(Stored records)
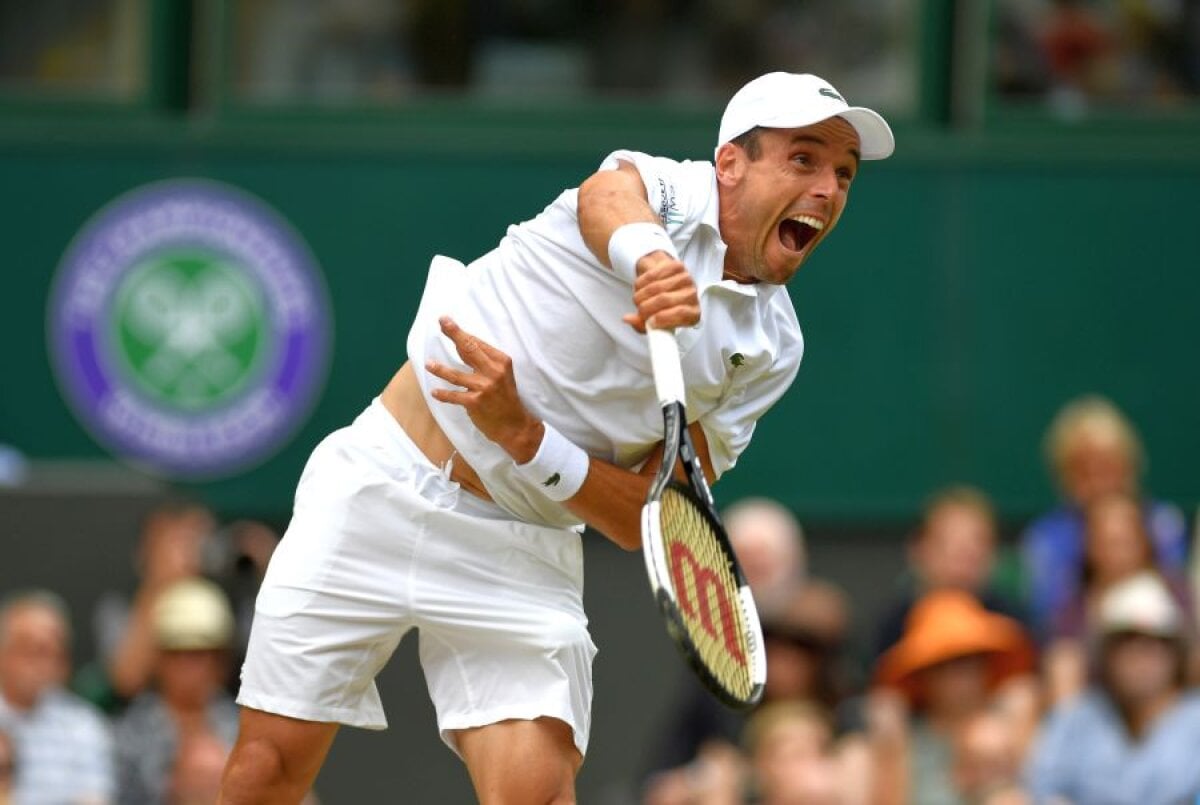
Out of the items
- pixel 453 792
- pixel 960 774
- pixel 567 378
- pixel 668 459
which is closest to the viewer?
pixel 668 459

* * *

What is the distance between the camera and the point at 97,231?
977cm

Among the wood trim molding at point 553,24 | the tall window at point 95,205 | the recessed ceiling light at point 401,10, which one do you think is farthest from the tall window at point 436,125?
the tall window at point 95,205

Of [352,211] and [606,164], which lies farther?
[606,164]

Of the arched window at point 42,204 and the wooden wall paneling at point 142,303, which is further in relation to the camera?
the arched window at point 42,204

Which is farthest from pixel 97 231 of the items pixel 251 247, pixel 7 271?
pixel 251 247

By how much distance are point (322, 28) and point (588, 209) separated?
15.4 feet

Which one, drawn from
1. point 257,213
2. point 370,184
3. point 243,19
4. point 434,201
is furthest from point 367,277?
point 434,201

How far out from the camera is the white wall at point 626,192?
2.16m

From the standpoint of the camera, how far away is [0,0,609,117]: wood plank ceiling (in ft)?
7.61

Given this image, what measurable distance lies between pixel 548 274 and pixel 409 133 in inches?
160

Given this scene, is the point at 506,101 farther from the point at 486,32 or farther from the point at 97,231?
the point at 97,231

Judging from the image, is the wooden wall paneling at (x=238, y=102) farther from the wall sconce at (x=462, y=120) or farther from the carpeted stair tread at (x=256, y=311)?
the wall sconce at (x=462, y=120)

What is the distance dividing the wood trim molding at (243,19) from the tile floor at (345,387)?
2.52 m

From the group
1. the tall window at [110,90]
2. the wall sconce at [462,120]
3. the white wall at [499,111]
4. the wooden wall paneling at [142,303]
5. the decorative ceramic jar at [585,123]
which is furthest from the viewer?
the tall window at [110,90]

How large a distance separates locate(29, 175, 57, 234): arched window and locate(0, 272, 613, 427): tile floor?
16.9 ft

WHAT THE TASK ASKS
Count the lines of the material above that contain the word "camera". Reply with the number alone.

FINAL ANSWER
4